During her trip, Neville, who is a member of the honors program on campus, also had the opportunity to meet with Congressman Joseph Sestak's legislative assistant for education, Adam Axler. She is the first student from the campus selected to present in this prestigious event.

"I've never really been one for politics, but spending time on Capitol Hill, people-watching, and listening to renowned educators like the executive officer of CUR, Nancy Hensel, and the secretary of the Smithsonian, Dr. Wayne Clough, has made me realize how difficult it is to start educational initiatives and to encourage teachers and students nationwide to get behind science and writing and literacy and well, everything!" Neville said during her trip to Capitol Hill via her blog, "The Quest of an Undergraduate Researcher," which can be found at online.

Neville's research project began during the summer of 2009 when she participated in the Penn State-sponsored National Science Foundation (NSF) funded Transforming Earth Systems Science Education (TESSE) Workshop for pre-service and in-service teachers from several states. The goal of the workshop was to help science teachers learn how to promote inquiry-based learning and provide their students with a deeper understanding of important science content.

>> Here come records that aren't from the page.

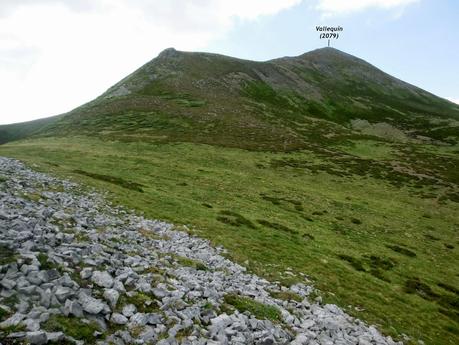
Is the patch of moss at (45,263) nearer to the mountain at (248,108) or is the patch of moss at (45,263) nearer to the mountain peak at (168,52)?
the mountain at (248,108)

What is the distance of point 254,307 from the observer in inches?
611

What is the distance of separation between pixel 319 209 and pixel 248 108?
66.9 m

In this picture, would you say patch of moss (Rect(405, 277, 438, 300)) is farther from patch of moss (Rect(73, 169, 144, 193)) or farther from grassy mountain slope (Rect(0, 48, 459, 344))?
patch of moss (Rect(73, 169, 144, 193))

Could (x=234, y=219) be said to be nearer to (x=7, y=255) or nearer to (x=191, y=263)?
(x=191, y=263)

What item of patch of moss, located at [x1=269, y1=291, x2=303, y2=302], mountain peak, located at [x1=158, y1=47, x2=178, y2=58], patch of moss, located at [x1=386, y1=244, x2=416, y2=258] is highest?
mountain peak, located at [x1=158, y1=47, x2=178, y2=58]

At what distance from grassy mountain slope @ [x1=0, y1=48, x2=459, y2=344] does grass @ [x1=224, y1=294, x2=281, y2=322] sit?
5.87 meters

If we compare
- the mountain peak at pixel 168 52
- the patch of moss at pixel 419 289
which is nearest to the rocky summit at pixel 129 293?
the patch of moss at pixel 419 289

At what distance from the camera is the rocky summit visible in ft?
34.7

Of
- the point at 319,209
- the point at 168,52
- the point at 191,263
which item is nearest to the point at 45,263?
the point at 191,263

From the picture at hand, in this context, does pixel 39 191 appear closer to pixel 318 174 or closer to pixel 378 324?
pixel 378 324

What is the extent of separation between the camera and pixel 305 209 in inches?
1836

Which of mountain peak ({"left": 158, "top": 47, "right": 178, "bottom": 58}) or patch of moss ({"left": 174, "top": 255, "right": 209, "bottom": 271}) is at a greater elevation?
mountain peak ({"left": 158, "top": 47, "right": 178, "bottom": 58})

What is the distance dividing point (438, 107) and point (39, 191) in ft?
652

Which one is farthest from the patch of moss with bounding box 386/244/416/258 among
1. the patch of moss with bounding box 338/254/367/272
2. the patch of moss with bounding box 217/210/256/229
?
the patch of moss with bounding box 217/210/256/229
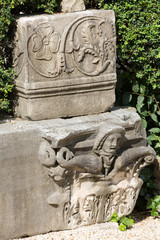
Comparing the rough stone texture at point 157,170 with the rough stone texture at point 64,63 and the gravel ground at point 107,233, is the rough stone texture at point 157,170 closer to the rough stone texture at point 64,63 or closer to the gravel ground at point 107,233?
the gravel ground at point 107,233

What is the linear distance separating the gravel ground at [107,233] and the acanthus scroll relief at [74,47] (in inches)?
57.3

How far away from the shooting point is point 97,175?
4344mm

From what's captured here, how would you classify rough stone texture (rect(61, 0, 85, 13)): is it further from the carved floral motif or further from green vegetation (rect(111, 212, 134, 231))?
green vegetation (rect(111, 212, 134, 231))

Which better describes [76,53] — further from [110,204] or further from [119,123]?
[110,204]

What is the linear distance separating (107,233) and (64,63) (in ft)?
5.36

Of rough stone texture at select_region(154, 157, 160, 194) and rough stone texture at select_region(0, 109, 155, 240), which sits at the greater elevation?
rough stone texture at select_region(0, 109, 155, 240)

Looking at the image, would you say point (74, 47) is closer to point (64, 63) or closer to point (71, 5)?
point (64, 63)

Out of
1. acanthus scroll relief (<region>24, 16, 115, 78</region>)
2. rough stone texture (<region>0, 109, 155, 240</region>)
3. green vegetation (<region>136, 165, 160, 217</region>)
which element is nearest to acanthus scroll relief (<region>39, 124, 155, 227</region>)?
rough stone texture (<region>0, 109, 155, 240</region>)

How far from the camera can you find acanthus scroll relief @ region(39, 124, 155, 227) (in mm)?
4129

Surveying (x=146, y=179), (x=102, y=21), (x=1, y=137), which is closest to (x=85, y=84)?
(x=102, y=21)

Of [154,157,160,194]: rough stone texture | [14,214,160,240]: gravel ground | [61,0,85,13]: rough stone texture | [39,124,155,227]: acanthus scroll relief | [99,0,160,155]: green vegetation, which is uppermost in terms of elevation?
[61,0,85,13]: rough stone texture

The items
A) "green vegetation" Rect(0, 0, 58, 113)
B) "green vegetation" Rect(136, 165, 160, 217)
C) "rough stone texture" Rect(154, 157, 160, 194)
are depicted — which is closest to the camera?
"green vegetation" Rect(0, 0, 58, 113)

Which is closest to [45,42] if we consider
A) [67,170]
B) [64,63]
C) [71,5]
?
[64,63]

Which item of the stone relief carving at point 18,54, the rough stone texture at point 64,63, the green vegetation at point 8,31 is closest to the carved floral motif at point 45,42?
the rough stone texture at point 64,63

It was during this workshop that Neville's research project, called "The Earth QUEST," was formed. "The Earth QUEST," which stands for "Questioning and Understanding Earth Science Themes," is an educational tool Neville created "that integrates the technology of Google Earth with the promotion of scientific and geographic literacy in the classroom. The Earth QUEST is a spin-off of Jerome Burg's Google Lit Trips, which document the journeys of some of the greatest stories in literature: The Odyssey, Macbeth, and The Grapes of Wrath, just to name a few!" Neville wrote on her blog.

"The Earth QUEST is an easy way to provide students with free, relevant Earth science content from books they might not pick up on their own," she continued. "With the technology of Google Earth, each QUEST pinpoints locations mentioned in the books (to help improve geographic literacy), includes photos (we're starting to incorporate audio & video as well), and highlights the most important content from the books. If teachers want to bring nonfiction literature into the classroom but don't have the finances or the time, the Earth QUEST is the perfect solution!"

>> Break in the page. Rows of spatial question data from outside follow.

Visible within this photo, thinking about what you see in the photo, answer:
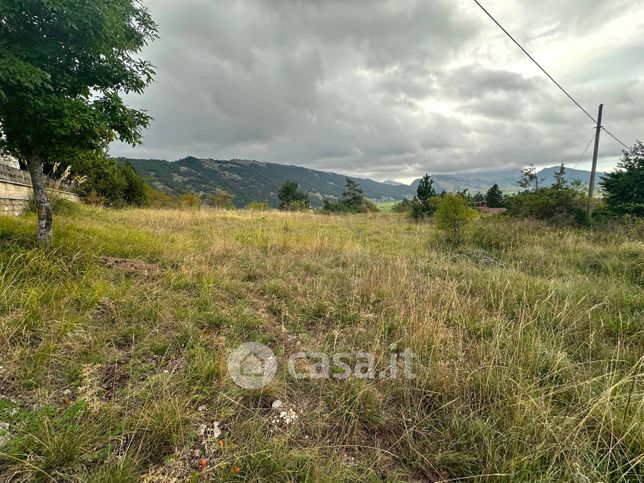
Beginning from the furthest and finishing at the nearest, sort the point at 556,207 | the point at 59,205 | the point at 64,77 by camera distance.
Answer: the point at 556,207
the point at 59,205
the point at 64,77

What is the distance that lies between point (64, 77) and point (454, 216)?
904 cm

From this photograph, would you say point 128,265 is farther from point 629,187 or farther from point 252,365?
point 629,187

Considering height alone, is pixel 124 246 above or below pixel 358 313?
above

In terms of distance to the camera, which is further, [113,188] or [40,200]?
[113,188]

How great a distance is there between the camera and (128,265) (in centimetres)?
429

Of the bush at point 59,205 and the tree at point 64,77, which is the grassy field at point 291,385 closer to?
the tree at point 64,77

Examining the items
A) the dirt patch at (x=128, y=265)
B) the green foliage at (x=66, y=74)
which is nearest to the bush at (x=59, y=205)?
the green foliage at (x=66, y=74)

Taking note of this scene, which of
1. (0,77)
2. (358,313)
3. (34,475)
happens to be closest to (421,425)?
(358,313)

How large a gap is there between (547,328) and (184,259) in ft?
17.0

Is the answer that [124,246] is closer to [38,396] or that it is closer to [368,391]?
[38,396]

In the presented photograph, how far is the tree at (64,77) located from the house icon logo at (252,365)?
3.46m

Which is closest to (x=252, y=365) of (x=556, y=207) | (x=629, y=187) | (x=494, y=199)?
(x=556, y=207)

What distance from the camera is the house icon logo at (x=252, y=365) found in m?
2.14

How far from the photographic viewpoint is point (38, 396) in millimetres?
1793
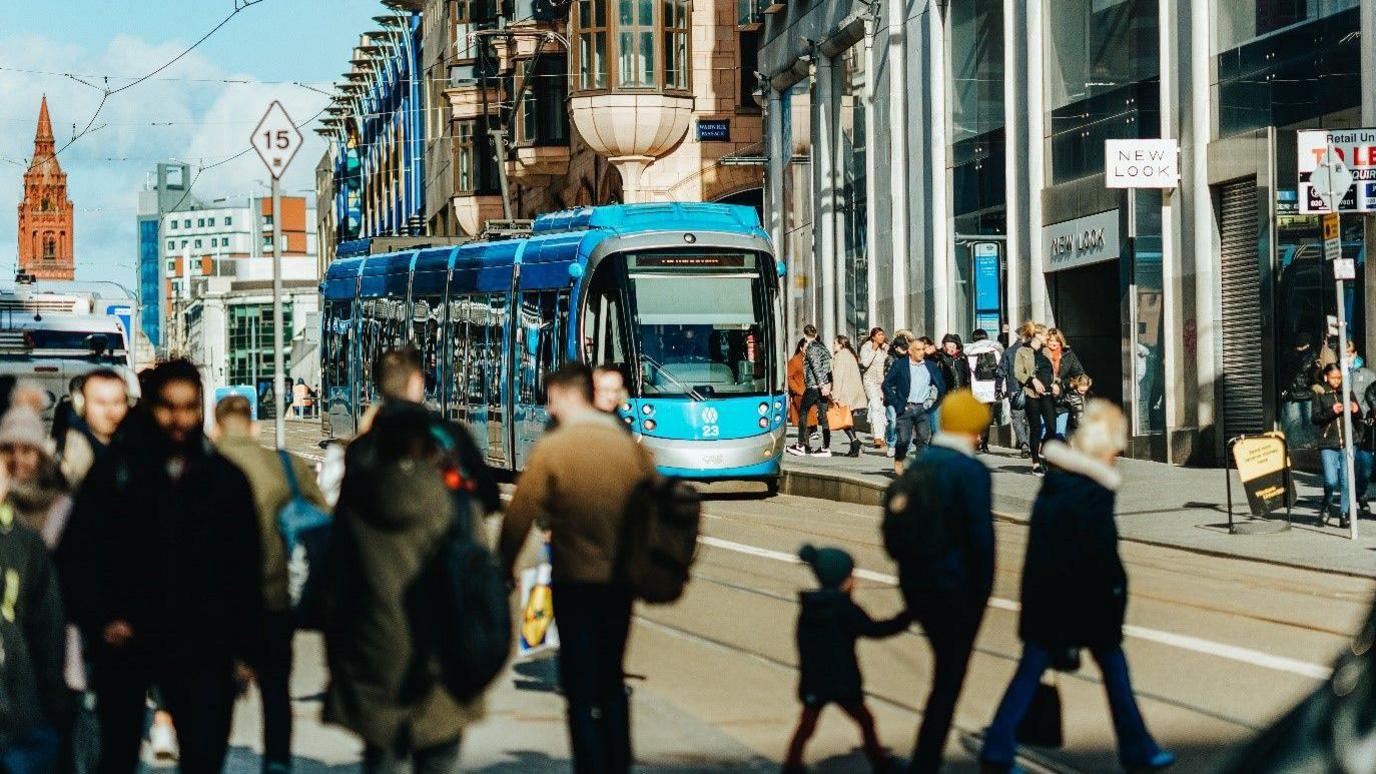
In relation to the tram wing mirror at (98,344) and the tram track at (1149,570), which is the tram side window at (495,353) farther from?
the tram wing mirror at (98,344)

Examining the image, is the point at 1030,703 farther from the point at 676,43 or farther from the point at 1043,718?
the point at 676,43

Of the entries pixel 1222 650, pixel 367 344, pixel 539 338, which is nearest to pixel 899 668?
pixel 1222 650

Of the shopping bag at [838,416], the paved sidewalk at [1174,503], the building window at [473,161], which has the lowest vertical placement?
the paved sidewalk at [1174,503]

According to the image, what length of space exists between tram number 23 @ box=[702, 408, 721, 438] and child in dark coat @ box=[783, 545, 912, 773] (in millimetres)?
15918

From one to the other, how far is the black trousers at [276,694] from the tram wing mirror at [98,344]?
637 inches

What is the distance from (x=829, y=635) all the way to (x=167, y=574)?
2.52 m

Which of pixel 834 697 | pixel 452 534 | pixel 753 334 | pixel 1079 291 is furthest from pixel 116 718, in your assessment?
pixel 1079 291

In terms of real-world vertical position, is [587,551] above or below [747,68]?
below

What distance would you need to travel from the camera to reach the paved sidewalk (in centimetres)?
1719

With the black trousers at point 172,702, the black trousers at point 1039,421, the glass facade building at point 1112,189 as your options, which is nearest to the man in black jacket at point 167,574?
the black trousers at point 172,702

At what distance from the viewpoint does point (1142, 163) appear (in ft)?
86.6

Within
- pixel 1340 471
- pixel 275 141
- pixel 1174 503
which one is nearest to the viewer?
pixel 1340 471

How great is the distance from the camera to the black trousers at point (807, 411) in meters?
29.4

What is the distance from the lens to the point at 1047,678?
8.75m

Not only has this project earned Neville recognition in the nation's capitol, on Thursday, April 15, she was bestowed the campus' Undergraduate Student Research Award in front of hundreds of parents and members of the campus community. The award is given annually to one student on campus who has completed serious, high-quality research requiring critical thinking, analysis and creativity.

CUR, for which the campus now holds a membership, supports faculty development for high-quality undergraduate student-faculty collaborative research and scholarship. Nearly 600 institutions and more than 5,000 individuals belong to CUR.